Note: Where available, the PDF/Word icon below is provided to view the complete and fully formatted document
 Download Full Day's HansardDownload Full Day's Hansard    View Or Save XMLView/Save XML

Previous Fragment    Next Fragment
Tuesday, 31 August 1920


Mr GROOM (Darling Downs) (Minister for Works and Railways) . - I ask the honorable member not to press the amendment. If it were carried, section 11 of the principal Act would read -

There shall be a Commonwealth Court of Conciliation and Arbitration which shall be a Court of Record, and shall consist of a President and two assessors to be appointed by the respective parties to the dispute.

It will thus be seen that under this amendment the assessors would be incorporated as part of the Court itself.

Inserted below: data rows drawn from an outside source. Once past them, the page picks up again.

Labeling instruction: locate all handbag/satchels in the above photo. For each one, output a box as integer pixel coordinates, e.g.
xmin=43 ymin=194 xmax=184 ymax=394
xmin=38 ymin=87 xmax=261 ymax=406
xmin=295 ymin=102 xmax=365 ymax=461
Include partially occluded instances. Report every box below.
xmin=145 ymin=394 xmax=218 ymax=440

Instead of providing that assessors shall be called in to deal with any particular dispute, the amendment would make them a component part of the Court.

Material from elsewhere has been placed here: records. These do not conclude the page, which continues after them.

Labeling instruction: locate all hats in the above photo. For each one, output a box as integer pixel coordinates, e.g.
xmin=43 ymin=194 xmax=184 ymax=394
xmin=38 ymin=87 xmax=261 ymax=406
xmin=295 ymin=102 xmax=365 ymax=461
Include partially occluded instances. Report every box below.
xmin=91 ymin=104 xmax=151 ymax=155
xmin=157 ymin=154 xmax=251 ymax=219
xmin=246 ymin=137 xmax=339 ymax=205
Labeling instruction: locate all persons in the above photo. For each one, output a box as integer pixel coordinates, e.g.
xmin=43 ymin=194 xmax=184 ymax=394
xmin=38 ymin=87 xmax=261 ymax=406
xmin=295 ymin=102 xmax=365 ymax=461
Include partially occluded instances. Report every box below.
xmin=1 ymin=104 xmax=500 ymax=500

Mr Gregory - Section 35 gives all that power.


Mr GROOM - I was about to mention that section 35 provides that -

The Court shall on the application of any original party to an industrial dispute, and may without such application at any stage of the dispute, appoint two assessors for the purpose of advising it in relation to the dispute, and the assessors shall discharge such duties as are directed by the Court, or as are prescribed.

Thus both the President of the Court and the parties to a dispute have power under the Act to secure the appointment of assessors to advise the Court.


Mr Bruce - Does this amendment propose to give the assessors equal powers with the presiding Judge in arriving at the decision of the Court?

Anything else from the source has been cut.